#### Supplied data ####
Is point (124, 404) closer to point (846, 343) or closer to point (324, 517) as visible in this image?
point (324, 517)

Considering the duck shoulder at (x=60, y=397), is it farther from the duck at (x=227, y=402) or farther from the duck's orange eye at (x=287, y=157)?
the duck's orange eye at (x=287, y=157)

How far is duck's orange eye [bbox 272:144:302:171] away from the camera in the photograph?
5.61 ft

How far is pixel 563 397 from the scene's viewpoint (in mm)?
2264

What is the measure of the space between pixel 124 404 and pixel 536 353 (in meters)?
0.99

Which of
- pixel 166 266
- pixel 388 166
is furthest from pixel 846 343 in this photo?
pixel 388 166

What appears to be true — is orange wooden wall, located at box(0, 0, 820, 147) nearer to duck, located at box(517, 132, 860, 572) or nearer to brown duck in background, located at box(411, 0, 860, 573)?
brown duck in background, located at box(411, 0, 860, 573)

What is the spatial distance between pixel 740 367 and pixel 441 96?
####
= Problem description =
Reproduce the listing above with every occurrence of "camera" renamed to "observer", leaving all other text unchanged.

= Result =
Is point (124, 404) closer to point (846, 343) or closer to point (324, 517) as visible in this image?
point (324, 517)

Considering the duck shoulder at (x=60, y=397), is it farther from the duck at (x=227, y=402) or farther from the duck's orange eye at (x=287, y=157)?
the duck's orange eye at (x=287, y=157)

How far is duck's orange eye [bbox 272:144:302:171] away from the observer in the photograph?
5.61 ft

How far is pixel 563 397 from the scene's viewpoint (in mm)?
2264

What is the measure of the space between pixel 124 404 and pixel 536 353 (in meters)?
0.99

Which of
- pixel 166 266
- pixel 388 166
is furthest from pixel 846 343 in this photo?
pixel 388 166

What appears to be true — is orange wooden wall, located at box(0, 0, 820, 147) nearer to duck, located at box(517, 132, 860, 572) or nearer to brown duck in background, located at box(411, 0, 860, 573)?
brown duck in background, located at box(411, 0, 860, 573)

What is the spatial distance between pixel 740 367 and pixel 441 96?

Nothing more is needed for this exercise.